Quand le Napoléon du patinage artistique sera-t-il vaincu ?

Eteri Tutberidze, Alina Zagitova et Evgenia Medvedeva en 2018

Beaucoup de supporters n'apprécient pas Tutberidze. Elle apparaît narcissique et arrogante, inflexible avec la presse, répond aux critiques par des piques, et réagit jalousement et maladivement aux transferts de ses athlètes vers d'autres entraîneurs. Ses élégants manteaux Louis Vuitton sont devenus un sujet de commérages et son appétit s'étend de plus en plus : en plus des simples féminins et masculins, elle s'attaque désormais à l’entraînement de duos.

Ses pairs entraîneurs perçoivent quant à eux avec froideur son succès, ses élèves monopolisant les podiums et le manque de résultats affectant les finances et la réputation des écoles de sport.

Le relèvement prochain de la limite d'âge pour l'inscription aux concours pour adultes pourrait sembler être une issue à cette situation, mais en fait, cela ne changera pas le rapport de force : Trusova et Shcherbakova ont démontré qu'il est possible de réaliser des quadruples sauts après la puberté. Kostornaya a effectué un triple axel à 18 ans, tandis que Medvedeva envisageait sérieusement de travailler sur un quadruple salchow, mais une blessure a empêché son retour dans le sport.

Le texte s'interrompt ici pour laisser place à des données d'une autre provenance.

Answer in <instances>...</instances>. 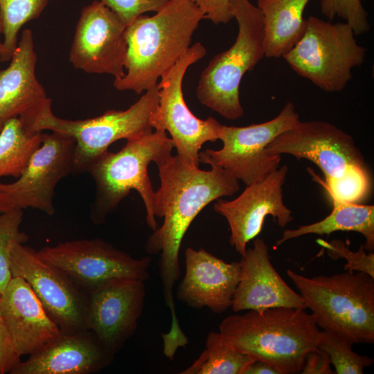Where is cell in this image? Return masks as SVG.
<instances>
[{"instance_id": "obj_29", "label": "cell", "mask_w": 374, "mask_h": 374, "mask_svg": "<svg viewBox=\"0 0 374 374\" xmlns=\"http://www.w3.org/2000/svg\"><path fill=\"white\" fill-rule=\"evenodd\" d=\"M314 181L328 193L330 199L359 204L371 190V175L368 168H355L343 176L332 179H321L312 168H308Z\"/></svg>"}, {"instance_id": "obj_3", "label": "cell", "mask_w": 374, "mask_h": 374, "mask_svg": "<svg viewBox=\"0 0 374 374\" xmlns=\"http://www.w3.org/2000/svg\"><path fill=\"white\" fill-rule=\"evenodd\" d=\"M320 332L305 309L287 307L229 315L219 326L229 346L280 374L301 373L308 354L317 348Z\"/></svg>"}, {"instance_id": "obj_11", "label": "cell", "mask_w": 374, "mask_h": 374, "mask_svg": "<svg viewBox=\"0 0 374 374\" xmlns=\"http://www.w3.org/2000/svg\"><path fill=\"white\" fill-rule=\"evenodd\" d=\"M39 257L64 272L87 294L118 278L146 280L152 258L136 259L100 239H81L46 246L37 251Z\"/></svg>"}, {"instance_id": "obj_31", "label": "cell", "mask_w": 374, "mask_h": 374, "mask_svg": "<svg viewBox=\"0 0 374 374\" xmlns=\"http://www.w3.org/2000/svg\"><path fill=\"white\" fill-rule=\"evenodd\" d=\"M320 10L329 21L336 16L344 19L356 36L370 30L368 12L361 0H321Z\"/></svg>"}, {"instance_id": "obj_23", "label": "cell", "mask_w": 374, "mask_h": 374, "mask_svg": "<svg viewBox=\"0 0 374 374\" xmlns=\"http://www.w3.org/2000/svg\"><path fill=\"white\" fill-rule=\"evenodd\" d=\"M310 0H258L265 33V57L280 58L288 53L303 35V12Z\"/></svg>"}, {"instance_id": "obj_7", "label": "cell", "mask_w": 374, "mask_h": 374, "mask_svg": "<svg viewBox=\"0 0 374 374\" xmlns=\"http://www.w3.org/2000/svg\"><path fill=\"white\" fill-rule=\"evenodd\" d=\"M159 103L157 84L126 110H109L102 115L84 120H67L57 117L47 107L36 119L35 131L51 130L75 141L72 173L89 172L111 144L153 130L150 117Z\"/></svg>"}, {"instance_id": "obj_12", "label": "cell", "mask_w": 374, "mask_h": 374, "mask_svg": "<svg viewBox=\"0 0 374 374\" xmlns=\"http://www.w3.org/2000/svg\"><path fill=\"white\" fill-rule=\"evenodd\" d=\"M11 273L30 285L48 316L64 334L88 330V296L33 248L19 244L11 253Z\"/></svg>"}, {"instance_id": "obj_22", "label": "cell", "mask_w": 374, "mask_h": 374, "mask_svg": "<svg viewBox=\"0 0 374 374\" xmlns=\"http://www.w3.org/2000/svg\"><path fill=\"white\" fill-rule=\"evenodd\" d=\"M90 330L62 333L39 352L21 361L10 374H91L114 359Z\"/></svg>"}, {"instance_id": "obj_18", "label": "cell", "mask_w": 374, "mask_h": 374, "mask_svg": "<svg viewBox=\"0 0 374 374\" xmlns=\"http://www.w3.org/2000/svg\"><path fill=\"white\" fill-rule=\"evenodd\" d=\"M37 54L33 33L22 31L9 66L0 69V131L9 120L19 118L29 126L52 100L35 75Z\"/></svg>"}, {"instance_id": "obj_14", "label": "cell", "mask_w": 374, "mask_h": 374, "mask_svg": "<svg viewBox=\"0 0 374 374\" xmlns=\"http://www.w3.org/2000/svg\"><path fill=\"white\" fill-rule=\"evenodd\" d=\"M126 25L100 1L84 7L76 24L69 60L88 73L109 74L114 80L125 75L127 45Z\"/></svg>"}, {"instance_id": "obj_21", "label": "cell", "mask_w": 374, "mask_h": 374, "mask_svg": "<svg viewBox=\"0 0 374 374\" xmlns=\"http://www.w3.org/2000/svg\"><path fill=\"white\" fill-rule=\"evenodd\" d=\"M1 310L20 357L39 352L62 334L28 283L21 277L12 276L10 280L1 294Z\"/></svg>"}, {"instance_id": "obj_8", "label": "cell", "mask_w": 374, "mask_h": 374, "mask_svg": "<svg viewBox=\"0 0 374 374\" xmlns=\"http://www.w3.org/2000/svg\"><path fill=\"white\" fill-rule=\"evenodd\" d=\"M355 36L346 22L334 24L310 16L303 35L283 58L299 75L321 89L339 92L351 80L352 69L366 59V48Z\"/></svg>"}, {"instance_id": "obj_33", "label": "cell", "mask_w": 374, "mask_h": 374, "mask_svg": "<svg viewBox=\"0 0 374 374\" xmlns=\"http://www.w3.org/2000/svg\"><path fill=\"white\" fill-rule=\"evenodd\" d=\"M170 0H100L125 23L130 24L138 17L148 12H157Z\"/></svg>"}, {"instance_id": "obj_37", "label": "cell", "mask_w": 374, "mask_h": 374, "mask_svg": "<svg viewBox=\"0 0 374 374\" xmlns=\"http://www.w3.org/2000/svg\"><path fill=\"white\" fill-rule=\"evenodd\" d=\"M242 374H280L271 364L259 360L251 363L243 371Z\"/></svg>"}, {"instance_id": "obj_2", "label": "cell", "mask_w": 374, "mask_h": 374, "mask_svg": "<svg viewBox=\"0 0 374 374\" xmlns=\"http://www.w3.org/2000/svg\"><path fill=\"white\" fill-rule=\"evenodd\" d=\"M204 15L192 0H170L153 16L142 15L126 26V72L114 87L137 94L158 83L190 47Z\"/></svg>"}, {"instance_id": "obj_27", "label": "cell", "mask_w": 374, "mask_h": 374, "mask_svg": "<svg viewBox=\"0 0 374 374\" xmlns=\"http://www.w3.org/2000/svg\"><path fill=\"white\" fill-rule=\"evenodd\" d=\"M48 0H0L3 35L1 62L10 61L18 44V33L27 22L37 19Z\"/></svg>"}, {"instance_id": "obj_5", "label": "cell", "mask_w": 374, "mask_h": 374, "mask_svg": "<svg viewBox=\"0 0 374 374\" xmlns=\"http://www.w3.org/2000/svg\"><path fill=\"white\" fill-rule=\"evenodd\" d=\"M287 274L318 327L339 333L353 344L374 343V278L360 271L306 277Z\"/></svg>"}, {"instance_id": "obj_10", "label": "cell", "mask_w": 374, "mask_h": 374, "mask_svg": "<svg viewBox=\"0 0 374 374\" xmlns=\"http://www.w3.org/2000/svg\"><path fill=\"white\" fill-rule=\"evenodd\" d=\"M299 115L288 101L273 119L244 127L222 126L220 150L199 152V161L217 165L246 186L260 181L279 168L280 155L269 154L267 145L278 135L291 129Z\"/></svg>"}, {"instance_id": "obj_17", "label": "cell", "mask_w": 374, "mask_h": 374, "mask_svg": "<svg viewBox=\"0 0 374 374\" xmlns=\"http://www.w3.org/2000/svg\"><path fill=\"white\" fill-rule=\"evenodd\" d=\"M87 294V328L115 356L137 329L145 303L144 281L114 279Z\"/></svg>"}, {"instance_id": "obj_19", "label": "cell", "mask_w": 374, "mask_h": 374, "mask_svg": "<svg viewBox=\"0 0 374 374\" xmlns=\"http://www.w3.org/2000/svg\"><path fill=\"white\" fill-rule=\"evenodd\" d=\"M185 268L177 290L179 301L197 309L206 307L217 314L231 307L240 279L239 261L226 262L203 249L188 247Z\"/></svg>"}, {"instance_id": "obj_38", "label": "cell", "mask_w": 374, "mask_h": 374, "mask_svg": "<svg viewBox=\"0 0 374 374\" xmlns=\"http://www.w3.org/2000/svg\"><path fill=\"white\" fill-rule=\"evenodd\" d=\"M15 208V205L9 195L0 191V214Z\"/></svg>"}, {"instance_id": "obj_4", "label": "cell", "mask_w": 374, "mask_h": 374, "mask_svg": "<svg viewBox=\"0 0 374 374\" xmlns=\"http://www.w3.org/2000/svg\"><path fill=\"white\" fill-rule=\"evenodd\" d=\"M175 148L166 132L153 130L129 139L117 152L107 151L91 167L89 172L95 182L96 196L90 218L95 224L106 221L131 190L137 191L146 208V222L153 231L157 229L154 216L155 191L148 167L158 166L171 155Z\"/></svg>"}, {"instance_id": "obj_24", "label": "cell", "mask_w": 374, "mask_h": 374, "mask_svg": "<svg viewBox=\"0 0 374 374\" xmlns=\"http://www.w3.org/2000/svg\"><path fill=\"white\" fill-rule=\"evenodd\" d=\"M332 210L323 220L300 226L295 229H286L276 242L278 247L285 242L308 234L327 235L335 231H354L365 238L363 244L368 252L374 250V206L339 202L331 199Z\"/></svg>"}, {"instance_id": "obj_26", "label": "cell", "mask_w": 374, "mask_h": 374, "mask_svg": "<svg viewBox=\"0 0 374 374\" xmlns=\"http://www.w3.org/2000/svg\"><path fill=\"white\" fill-rule=\"evenodd\" d=\"M249 356L235 350L223 339L220 332H210L206 347L199 357L180 374H242L252 363Z\"/></svg>"}, {"instance_id": "obj_1", "label": "cell", "mask_w": 374, "mask_h": 374, "mask_svg": "<svg viewBox=\"0 0 374 374\" xmlns=\"http://www.w3.org/2000/svg\"><path fill=\"white\" fill-rule=\"evenodd\" d=\"M210 166V170H202L177 154L157 166L161 184L155 191L154 216L164 220L148 238L145 249L149 255H160L159 272L172 327L179 325L173 288L180 276L179 254L184 236L206 206L240 190L238 179L217 165Z\"/></svg>"}, {"instance_id": "obj_16", "label": "cell", "mask_w": 374, "mask_h": 374, "mask_svg": "<svg viewBox=\"0 0 374 374\" xmlns=\"http://www.w3.org/2000/svg\"><path fill=\"white\" fill-rule=\"evenodd\" d=\"M75 141L65 134L42 133V143L32 155L18 179L0 183V191L12 199L15 207L32 208L53 215L55 188L72 172Z\"/></svg>"}, {"instance_id": "obj_25", "label": "cell", "mask_w": 374, "mask_h": 374, "mask_svg": "<svg viewBox=\"0 0 374 374\" xmlns=\"http://www.w3.org/2000/svg\"><path fill=\"white\" fill-rule=\"evenodd\" d=\"M42 133L18 117L6 123L0 131V178L21 176L42 143Z\"/></svg>"}, {"instance_id": "obj_32", "label": "cell", "mask_w": 374, "mask_h": 374, "mask_svg": "<svg viewBox=\"0 0 374 374\" xmlns=\"http://www.w3.org/2000/svg\"><path fill=\"white\" fill-rule=\"evenodd\" d=\"M318 243L324 247L328 256L337 260L344 258L346 263L344 265V271H360L367 274L374 278V253L366 252L363 244L357 251H353L350 249V241L346 242L341 240L334 239L330 242L319 240Z\"/></svg>"}, {"instance_id": "obj_15", "label": "cell", "mask_w": 374, "mask_h": 374, "mask_svg": "<svg viewBox=\"0 0 374 374\" xmlns=\"http://www.w3.org/2000/svg\"><path fill=\"white\" fill-rule=\"evenodd\" d=\"M287 172V166H283L263 179L246 186L235 199H217L214 204L215 211L229 224L230 244L241 256L246 253L247 243L260 233L267 216H272L282 228L293 220L292 211L283 202V186Z\"/></svg>"}, {"instance_id": "obj_13", "label": "cell", "mask_w": 374, "mask_h": 374, "mask_svg": "<svg viewBox=\"0 0 374 374\" xmlns=\"http://www.w3.org/2000/svg\"><path fill=\"white\" fill-rule=\"evenodd\" d=\"M273 155L290 154L316 164L325 179L343 176L355 168H368L353 137L324 121H299L291 129L275 138L267 147Z\"/></svg>"}, {"instance_id": "obj_34", "label": "cell", "mask_w": 374, "mask_h": 374, "mask_svg": "<svg viewBox=\"0 0 374 374\" xmlns=\"http://www.w3.org/2000/svg\"><path fill=\"white\" fill-rule=\"evenodd\" d=\"M0 294V374L9 373L21 360L15 350L1 310Z\"/></svg>"}, {"instance_id": "obj_36", "label": "cell", "mask_w": 374, "mask_h": 374, "mask_svg": "<svg viewBox=\"0 0 374 374\" xmlns=\"http://www.w3.org/2000/svg\"><path fill=\"white\" fill-rule=\"evenodd\" d=\"M301 373L303 374H334L328 355L318 347L310 351L305 359Z\"/></svg>"}, {"instance_id": "obj_9", "label": "cell", "mask_w": 374, "mask_h": 374, "mask_svg": "<svg viewBox=\"0 0 374 374\" xmlns=\"http://www.w3.org/2000/svg\"><path fill=\"white\" fill-rule=\"evenodd\" d=\"M206 53L202 43L196 42L162 74L157 83L159 103L150 117L152 129L168 132L177 155L197 167L200 163L199 154L202 145L218 140L222 126L213 117L205 120L196 117L184 98L182 82L185 73Z\"/></svg>"}, {"instance_id": "obj_30", "label": "cell", "mask_w": 374, "mask_h": 374, "mask_svg": "<svg viewBox=\"0 0 374 374\" xmlns=\"http://www.w3.org/2000/svg\"><path fill=\"white\" fill-rule=\"evenodd\" d=\"M22 209L15 208L0 214V294H2L12 278L11 253L19 244L26 243L28 235L20 231Z\"/></svg>"}, {"instance_id": "obj_35", "label": "cell", "mask_w": 374, "mask_h": 374, "mask_svg": "<svg viewBox=\"0 0 374 374\" xmlns=\"http://www.w3.org/2000/svg\"><path fill=\"white\" fill-rule=\"evenodd\" d=\"M202 10L204 19L215 24H225L233 18L230 12V0H192Z\"/></svg>"}, {"instance_id": "obj_20", "label": "cell", "mask_w": 374, "mask_h": 374, "mask_svg": "<svg viewBox=\"0 0 374 374\" xmlns=\"http://www.w3.org/2000/svg\"><path fill=\"white\" fill-rule=\"evenodd\" d=\"M240 279L231 308L233 312L262 310L275 307L307 309L300 294L292 290L273 267L269 247L260 238L239 261Z\"/></svg>"}, {"instance_id": "obj_39", "label": "cell", "mask_w": 374, "mask_h": 374, "mask_svg": "<svg viewBox=\"0 0 374 374\" xmlns=\"http://www.w3.org/2000/svg\"><path fill=\"white\" fill-rule=\"evenodd\" d=\"M2 30H3V24H2L1 16V14H0V36H1V35H2ZM2 48H3V44L0 41V55H1V53L2 52Z\"/></svg>"}, {"instance_id": "obj_28", "label": "cell", "mask_w": 374, "mask_h": 374, "mask_svg": "<svg viewBox=\"0 0 374 374\" xmlns=\"http://www.w3.org/2000/svg\"><path fill=\"white\" fill-rule=\"evenodd\" d=\"M353 344L351 340L339 333L323 330L317 347L327 353L335 373L362 374L366 367L372 365L373 359L354 352Z\"/></svg>"}, {"instance_id": "obj_6", "label": "cell", "mask_w": 374, "mask_h": 374, "mask_svg": "<svg viewBox=\"0 0 374 374\" xmlns=\"http://www.w3.org/2000/svg\"><path fill=\"white\" fill-rule=\"evenodd\" d=\"M230 12L238 26L235 41L202 71L196 94L202 105L234 121L244 114L240 100L241 80L262 59L265 48L263 17L258 6L249 0H230Z\"/></svg>"}]
</instances>
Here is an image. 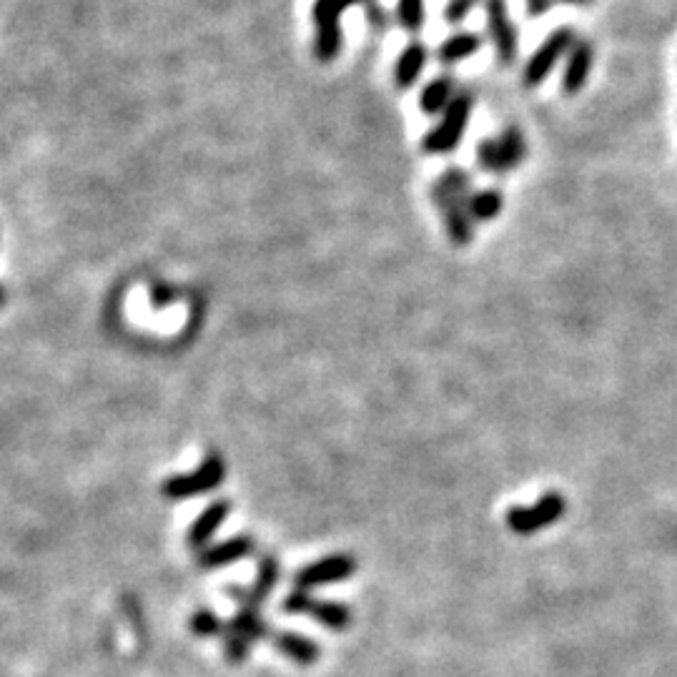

Anna Shcherbakova et Eteri Tutberidze, en 2021

En outre, tous les meilleurs entraîneurs russes et certains coachs étrangers ont déjà rejoint la course. Ils ont compris depuis longtemps que la seule façon de lutter contre le monopole de Tutberidze est de se battre avec les armes qui lui sont propres. Ainsi, lors du dernier championnat russe, 10 des 18 concurrentes maîtrisaient des éléments ultra-si.

Et même si demain Eteri disparaît pour une raison quelconque, ce processus ne pourra déjà plus être arrêté. La révolution a commencé, et le monde du patinage artistique ne sera plus jamais le même.